Now we need to see if it can really be dynamically linked. An example program, program.c
:
#include <stdio.h>
extern void sayHello (char*);
int main (int argc, char *argv[]) {
puts("Test program.");
sayHello(argv[0]);
return 0;
}
Using extern
saves us having to create a header. Now compile that:
gcc program.c -L. -ltest
Before we can execute it, we need to add the path of libtest.so
for the dynamic loader:
export LD_LIBRARY_PATH=./
Now:
> ./a.out
Test program.
./a.out: Hello!
And ldd a.out
will show the linkage to libtest.so
.
Note that I doubt this is how glibc is actually compiled, since it is probably not as portable as glibc itself (see man gcc
with regard to the -fPIC
and -pie
switches), but it demonstrates the basic mechanism. For the real details you'd have to look at the source makefile.
Let's dive for an answer in a random glibc repo on GitHub.
This version provides a „banner“ in the file version.c
.
In the same file there are some interesting points:
the __libc_print_version
function that prints the text to stdout and the __libc_main (void)
symbol which is documented as the entry point.
So this symbol is called when running the library.
So how does the linker or compiler knows exactly that this is the entry point function?
Let's dive into the makefile. In the linker flags there is an interesting one:
# Give libc.so an entry point and make it directly runnable itself.
LDFLAGS-c.so += -e __libc_main
So this is the linker flag for setting the entry point for the library. When building a library you can provide the -e function_name
flag for the linker to enable an executable behavior.

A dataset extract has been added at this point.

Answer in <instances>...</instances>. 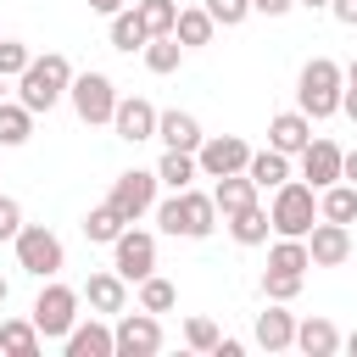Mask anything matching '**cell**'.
<instances>
[{"instance_id":"83f0119b","label":"cell","mask_w":357,"mask_h":357,"mask_svg":"<svg viewBox=\"0 0 357 357\" xmlns=\"http://www.w3.org/2000/svg\"><path fill=\"white\" fill-rule=\"evenodd\" d=\"M123 229H128V223H123V212H117L112 201L89 206V218H84V240H95V245H112V240H117Z\"/></svg>"},{"instance_id":"4dcf8cb0","label":"cell","mask_w":357,"mask_h":357,"mask_svg":"<svg viewBox=\"0 0 357 357\" xmlns=\"http://www.w3.org/2000/svg\"><path fill=\"white\" fill-rule=\"evenodd\" d=\"M33 134V112L22 100H0V145H22Z\"/></svg>"},{"instance_id":"ac0fdd59","label":"cell","mask_w":357,"mask_h":357,"mask_svg":"<svg viewBox=\"0 0 357 357\" xmlns=\"http://www.w3.org/2000/svg\"><path fill=\"white\" fill-rule=\"evenodd\" d=\"M257 346H262V351L296 346V318L284 312V301H268V312H257Z\"/></svg>"},{"instance_id":"d6986e66","label":"cell","mask_w":357,"mask_h":357,"mask_svg":"<svg viewBox=\"0 0 357 357\" xmlns=\"http://www.w3.org/2000/svg\"><path fill=\"white\" fill-rule=\"evenodd\" d=\"M61 351H67V357H117V351H112V329L95 324V318H89V324H73V329L61 335Z\"/></svg>"},{"instance_id":"60d3db41","label":"cell","mask_w":357,"mask_h":357,"mask_svg":"<svg viewBox=\"0 0 357 357\" xmlns=\"http://www.w3.org/2000/svg\"><path fill=\"white\" fill-rule=\"evenodd\" d=\"M296 0H251V11H262V17H284Z\"/></svg>"},{"instance_id":"44dd1931","label":"cell","mask_w":357,"mask_h":357,"mask_svg":"<svg viewBox=\"0 0 357 357\" xmlns=\"http://www.w3.org/2000/svg\"><path fill=\"white\" fill-rule=\"evenodd\" d=\"M296 346H301L307 357H335V351H340V329H335L329 318H301V324H296Z\"/></svg>"},{"instance_id":"d6a6232c","label":"cell","mask_w":357,"mask_h":357,"mask_svg":"<svg viewBox=\"0 0 357 357\" xmlns=\"http://www.w3.org/2000/svg\"><path fill=\"white\" fill-rule=\"evenodd\" d=\"M268 268H284V273H307V268H312V257H307V240H296V234H279V245L268 251Z\"/></svg>"},{"instance_id":"7402d4cb","label":"cell","mask_w":357,"mask_h":357,"mask_svg":"<svg viewBox=\"0 0 357 357\" xmlns=\"http://www.w3.org/2000/svg\"><path fill=\"white\" fill-rule=\"evenodd\" d=\"M318 218H329V223H357V184H346V178L324 184V190H318Z\"/></svg>"},{"instance_id":"8fae6325","label":"cell","mask_w":357,"mask_h":357,"mask_svg":"<svg viewBox=\"0 0 357 357\" xmlns=\"http://www.w3.org/2000/svg\"><path fill=\"white\" fill-rule=\"evenodd\" d=\"M112 268H117L128 284H139L145 273H156V234H145V229H123V234L112 240Z\"/></svg>"},{"instance_id":"ee69618b","label":"cell","mask_w":357,"mask_h":357,"mask_svg":"<svg viewBox=\"0 0 357 357\" xmlns=\"http://www.w3.org/2000/svg\"><path fill=\"white\" fill-rule=\"evenodd\" d=\"M340 178H346V184H357V151H346V156H340Z\"/></svg>"},{"instance_id":"9a60e30c","label":"cell","mask_w":357,"mask_h":357,"mask_svg":"<svg viewBox=\"0 0 357 357\" xmlns=\"http://www.w3.org/2000/svg\"><path fill=\"white\" fill-rule=\"evenodd\" d=\"M78 301H89L95 312H123V307H128V279H123L117 268L89 273V279H84V290H78Z\"/></svg>"},{"instance_id":"bcb514c9","label":"cell","mask_w":357,"mask_h":357,"mask_svg":"<svg viewBox=\"0 0 357 357\" xmlns=\"http://www.w3.org/2000/svg\"><path fill=\"white\" fill-rule=\"evenodd\" d=\"M346 351H351V357H357V329H351V335H346Z\"/></svg>"},{"instance_id":"52a82bcc","label":"cell","mask_w":357,"mask_h":357,"mask_svg":"<svg viewBox=\"0 0 357 357\" xmlns=\"http://www.w3.org/2000/svg\"><path fill=\"white\" fill-rule=\"evenodd\" d=\"M67 100H73V112H78V123H112V106H117V84L106 78V73H73V84H67Z\"/></svg>"},{"instance_id":"2e32d148","label":"cell","mask_w":357,"mask_h":357,"mask_svg":"<svg viewBox=\"0 0 357 357\" xmlns=\"http://www.w3.org/2000/svg\"><path fill=\"white\" fill-rule=\"evenodd\" d=\"M156 139H162L167 151H195L206 134H201V123H195L190 112L173 106V112H156Z\"/></svg>"},{"instance_id":"1f68e13d","label":"cell","mask_w":357,"mask_h":357,"mask_svg":"<svg viewBox=\"0 0 357 357\" xmlns=\"http://www.w3.org/2000/svg\"><path fill=\"white\" fill-rule=\"evenodd\" d=\"M178 61H184V45H178L173 33L145 39V67H151V73H178Z\"/></svg>"},{"instance_id":"e575fe53","label":"cell","mask_w":357,"mask_h":357,"mask_svg":"<svg viewBox=\"0 0 357 357\" xmlns=\"http://www.w3.org/2000/svg\"><path fill=\"white\" fill-rule=\"evenodd\" d=\"M301 279H307V273L268 268V273H262V296H268V301H296V296H301Z\"/></svg>"},{"instance_id":"74e56055","label":"cell","mask_w":357,"mask_h":357,"mask_svg":"<svg viewBox=\"0 0 357 357\" xmlns=\"http://www.w3.org/2000/svg\"><path fill=\"white\" fill-rule=\"evenodd\" d=\"M206 11H212L218 28H240L251 17V0H206Z\"/></svg>"},{"instance_id":"e0dca14e","label":"cell","mask_w":357,"mask_h":357,"mask_svg":"<svg viewBox=\"0 0 357 357\" xmlns=\"http://www.w3.org/2000/svg\"><path fill=\"white\" fill-rule=\"evenodd\" d=\"M307 139H312V117H307V112H279V117L268 123V145L284 151V156H301Z\"/></svg>"},{"instance_id":"277c9868","label":"cell","mask_w":357,"mask_h":357,"mask_svg":"<svg viewBox=\"0 0 357 357\" xmlns=\"http://www.w3.org/2000/svg\"><path fill=\"white\" fill-rule=\"evenodd\" d=\"M268 223H273V234H296V240H307V229L318 223V190H312L307 178H284V184L273 190Z\"/></svg>"},{"instance_id":"f35d334b","label":"cell","mask_w":357,"mask_h":357,"mask_svg":"<svg viewBox=\"0 0 357 357\" xmlns=\"http://www.w3.org/2000/svg\"><path fill=\"white\" fill-rule=\"evenodd\" d=\"M17 229H22V206H17L11 195H0V240H11Z\"/></svg>"},{"instance_id":"7dc6e473","label":"cell","mask_w":357,"mask_h":357,"mask_svg":"<svg viewBox=\"0 0 357 357\" xmlns=\"http://www.w3.org/2000/svg\"><path fill=\"white\" fill-rule=\"evenodd\" d=\"M296 6H307V11H318V6H329V0H296Z\"/></svg>"},{"instance_id":"cb8c5ba5","label":"cell","mask_w":357,"mask_h":357,"mask_svg":"<svg viewBox=\"0 0 357 357\" xmlns=\"http://www.w3.org/2000/svg\"><path fill=\"white\" fill-rule=\"evenodd\" d=\"M212 201H218V218H229V212H240V206L257 201V184H251L245 173H223V178L212 184Z\"/></svg>"},{"instance_id":"3957f363","label":"cell","mask_w":357,"mask_h":357,"mask_svg":"<svg viewBox=\"0 0 357 357\" xmlns=\"http://www.w3.org/2000/svg\"><path fill=\"white\" fill-rule=\"evenodd\" d=\"M340 89H346V73L329 56H312L301 67V78H296V112H307L312 123H324V117L340 112Z\"/></svg>"},{"instance_id":"681fc988","label":"cell","mask_w":357,"mask_h":357,"mask_svg":"<svg viewBox=\"0 0 357 357\" xmlns=\"http://www.w3.org/2000/svg\"><path fill=\"white\" fill-rule=\"evenodd\" d=\"M6 296H11V284H6V279H0V307H6Z\"/></svg>"},{"instance_id":"8992f818","label":"cell","mask_w":357,"mask_h":357,"mask_svg":"<svg viewBox=\"0 0 357 357\" xmlns=\"http://www.w3.org/2000/svg\"><path fill=\"white\" fill-rule=\"evenodd\" d=\"M73 324H78V290L45 279V290L33 296V329H39V340H61Z\"/></svg>"},{"instance_id":"f1b7e54d","label":"cell","mask_w":357,"mask_h":357,"mask_svg":"<svg viewBox=\"0 0 357 357\" xmlns=\"http://www.w3.org/2000/svg\"><path fill=\"white\" fill-rule=\"evenodd\" d=\"M145 22L134 17V6H123V11H112V50H145Z\"/></svg>"},{"instance_id":"603a6c76","label":"cell","mask_w":357,"mask_h":357,"mask_svg":"<svg viewBox=\"0 0 357 357\" xmlns=\"http://www.w3.org/2000/svg\"><path fill=\"white\" fill-rule=\"evenodd\" d=\"M212 33H218V22H212V11H206V6H184V11H178V22H173V39H178L184 50L212 45Z\"/></svg>"},{"instance_id":"4fadbf2b","label":"cell","mask_w":357,"mask_h":357,"mask_svg":"<svg viewBox=\"0 0 357 357\" xmlns=\"http://www.w3.org/2000/svg\"><path fill=\"white\" fill-rule=\"evenodd\" d=\"M307 257H312V268H340V262L351 257V229L318 218V223L307 229Z\"/></svg>"},{"instance_id":"d4e9b609","label":"cell","mask_w":357,"mask_h":357,"mask_svg":"<svg viewBox=\"0 0 357 357\" xmlns=\"http://www.w3.org/2000/svg\"><path fill=\"white\" fill-rule=\"evenodd\" d=\"M268 229H273V223H268V206H257V201L240 206V212H229V234H234V245H262Z\"/></svg>"},{"instance_id":"7a4b0ae2","label":"cell","mask_w":357,"mask_h":357,"mask_svg":"<svg viewBox=\"0 0 357 357\" xmlns=\"http://www.w3.org/2000/svg\"><path fill=\"white\" fill-rule=\"evenodd\" d=\"M162 234H178V240H206L218 229V201L206 190H173L162 206H151Z\"/></svg>"},{"instance_id":"ab89813d","label":"cell","mask_w":357,"mask_h":357,"mask_svg":"<svg viewBox=\"0 0 357 357\" xmlns=\"http://www.w3.org/2000/svg\"><path fill=\"white\" fill-rule=\"evenodd\" d=\"M329 11H335V22L357 28V0H329Z\"/></svg>"},{"instance_id":"30bf717a","label":"cell","mask_w":357,"mask_h":357,"mask_svg":"<svg viewBox=\"0 0 357 357\" xmlns=\"http://www.w3.org/2000/svg\"><path fill=\"white\" fill-rule=\"evenodd\" d=\"M245 162H251V145H245L240 134H212V139H201V145H195V167H201V178L245 173Z\"/></svg>"},{"instance_id":"4316f807","label":"cell","mask_w":357,"mask_h":357,"mask_svg":"<svg viewBox=\"0 0 357 357\" xmlns=\"http://www.w3.org/2000/svg\"><path fill=\"white\" fill-rule=\"evenodd\" d=\"M190 178H201L195 151H162V162H156V184H167V190H190Z\"/></svg>"},{"instance_id":"9c48e42d","label":"cell","mask_w":357,"mask_h":357,"mask_svg":"<svg viewBox=\"0 0 357 357\" xmlns=\"http://www.w3.org/2000/svg\"><path fill=\"white\" fill-rule=\"evenodd\" d=\"M106 201L123 212V223H139V218L156 206V167H151V173H145V167H128V173H117Z\"/></svg>"},{"instance_id":"5bb4252c","label":"cell","mask_w":357,"mask_h":357,"mask_svg":"<svg viewBox=\"0 0 357 357\" xmlns=\"http://www.w3.org/2000/svg\"><path fill=\"white\" fill-rule=\"evenodd\" d=\"M340 156H346V151H340L335 139H307V145H301V178H307L312 190L335 184V178H340Z\"/></svg>"},{"instance_id":"484cf974","label":"cell","mask_w":357,"mask_h":357,"mask_svg":"<svg viewBox=\"0 0 357 357\" xmlns=\"http://www.w3.org/2000/svg\"><path fill=\"white\" fill-rule=\"evenodd\" d=\"M0 351H6V357H39V329H33V318H0Z\"/></svg>"},{"instance_id":"c3c4849f","label":"cell","mask_w":357,"mask_h":357,"mask_svg":"<svg viewBox=\"0 0 357 357\" xmlns=\"http://www.w3.org/2000/svg\"><path fill=\"white\" fill-rule=\"evenodd\" d=\"M346 84H357V61H351V67H346Z\"/></svg>"},{"instance_id":"ffe728a7","label":"cell","mask_w":357,"mask_h":357,"mask_svg":"<svg viewBox=\"0 0 357 357\" xmlns=\"http://www.w3.org/2000/svg\"><path fill=\"white\" fill-rule=\"evenodd\" d=\"M245 178L257 184V190H279L284 178H290V156L284 151H251V162H245Z\"/></svg>"},{"instance_id":"7bdbcfd3","label":"cell","mask_w":357,"mask_h":357,"mask_svg":"<svg viewBox=\"0 0 357 357\" xmlns=\"http://www.w3.org/2000/svg\"><path fill=\"white\" fill-rule=\"evenodd\" d=\"M240 351H245V346H240V340H223V335H218V346H212V357H240Z\"/></svg>"},{"instance_id":"7c38bea8","label":"cell","mask_w":357,"mask_h":357,"mask_svg":"<svg viewBox=\"0 0 357 357\" xmlns=\"http://www.w3.org/2000/svg\"><path fill=\"white\" fill-rule=\"evenodd\" d=\"M112 134L128 139V145L156 139V106H151L145 95H117V106H112Z\"/></svg>"},{"instance_id":"ba28073f","label":"cell","mask_w":357,"mask_h":357,"mask_svg":"<svg viewBox=\"0 0 357 357\" xmlns=\"http://www.w3.org/2000/svg\"><path fill=\"white\" fill-rule=\"evenodd\" d=\"M112 351L117 357H156L162 351V318L156 312H123L117 324H112Z\"/></svg>"},{"instance_id":"d590c367","label":"cell","mask_w":357,"mask_h":357,"mask_svg":"<svg viewBox=\"0 0 357 357\" xmlns=\"http://www.w3.org/2000/svg\"><path fill=\"white\" fill-rule=\"evenodd\" d=\"M184 346L190 351H212L218 346V324L212 318H184Z\"/></svg>"},{"instance_id":"b9f144b4","label":"cell","mask_w":357,"mask_h":357,"mask_svg":"<svg viewBox=\"0 0 357 357\" xmlns=\"http://www.w3.org/2000/svg\"><path fill=\"white\" fill-rule=\"evenodd\" d=\"M340 112L357 123V84H346V89H340Z\"/></svg>"},{"instance_id":"8d00e7d4","label":"cell","mask_w":357,"mask_h":357,"mask_svg":"<svg viewBox=\"0 0 357 357\" xmlns=\"http://www.w3.org/2000/svg\"><path fill=\"white\" fill-rule=\"evenodd\" d=\"M28 61H33V50L22 39H0V78H17Z\"/></svg>"},{"instance_id":"f6af8a7d","label":"cell","mask_w":357,"mask_h":357,"mask_svg":"<svg viewBox=\"0 0 357 357\" xmlns=\"http://www.w3.org/2000/svg\"><path fill=\"white\" fill-rule=\"evenodd\" d=\"M128 0H89V11H100V17H112V11H123Z\"/></svg>"},{"instance_id":"5b68a950","label":"cell","mask_w":357,"mask_h":357,"mask_svg":"<svg viewBox=\"0 0 357 357\" xmlns=\"http://www.w3.org/2000/svg\"><path fill=\"white\" fill-rule=\"evenodd\" d=\"M11 245H17V268L33 273V279H56V273L67 268V251H61V240H56L45 223H22V229L11 234Z\"/></svg>"},{"instance_id":"f907efd6","label":"cell","mask_w":357,"mask_h":357,"mask_svg":"<svg viewBox=\"0 0 357 357\" xmlns=\"http://www.w3.org/2000/svg\"><path fill=\"white\" fill-rule=\"evenodd\" d=\"M0 100H6V78H0Z\"/></svg>"},{"instance_id":"836d02e7","label":"cell","mask_w":357,"mask_h":357,"mask_svg":"<svg viewBox=\"0 0 357 357\" xmlns=\"http://www.w3.org/2000/svg\"><path fill=\"white\" fill-rule=\"evenodd\" d=\"M139 307H145V312H173V307H178V290H173L162 273H145V279H139Z\"/></svg>"},{"instance_id":"f546056e","label":"cell","mask_w":357,"mask_h":357,"mask_svg":"<svg viewBox=\"0 0 357 357\" xmlns=\"http://www.w3.org/2000/svg\"><path fill=\"white\" fill-rule=\"evenodd\" d=\"M134 17L145 22L151 39H156V33H173V22H178V0H134Z\"/></svg>"},{"instance_id":"6da1fadb","label":"cell","mask_w":357,"mask_h":357,"mask_svg":"<svg viewBox=\"0 0 357 357\" xmlns=\"http://www.w3.org/2000/svg\"><path fill=\"white\" fill-rule=\"evenodd\" d=\"M67 84H73V61H67L61 50H45V56H33V61L17 73V100L39 117V112H50V106L67 95Z\"/></svg>"}]
</instances>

What does it really do? Let's look into the manual (somewhat outdated but still valid):
The linker command language includes a command specifically for defining the first executable instruction in an output file (its entry point). Its argument is a symbol name:
ENTRY(symbol)
Like symbol assignments, the ENTRY command may be placed either as an independent command in the command file, or among the section definitions within the SECTIONS command--whatever makes the most sense for your layout.
ENTRY is only one of several ways of choosing the entry point. You may indicate it in any of the following ways (shown in descending order of priority: methods higher in the list override methods lower down).
the `-e' entry command-line option; the ENTRY(symbol) command in a linker control script; the value of the symbol start, if present; the address of the first byte of the .text section, if present; The address 0.
For example, you can use these rules to generate an entry point with an assignment statement: if no symbol start is defined within your input files, you can simply define it, assigning it an appropriate value---
start = 0x2020;
The example shows an absolute address, but you can use any expression. For example, if your input object files use some other symbol-name convention for the entry point, you can just assign the value of whatever symbol contains the start address to start:
start = other_symbol ;
(the current documentation can be found here)
The ld
linker actually does create an executable with an entry point function if you provide the command line option -e
(which is the most popular solution), provide a function symbol start
, or spcify a symbol address for the assembler.
However please note that it is not guaranteed to work with other linkers (I do not know if llvm's lld has the same flag). I am not aware why this should be useful for the purposes other than providing the information about the SO file.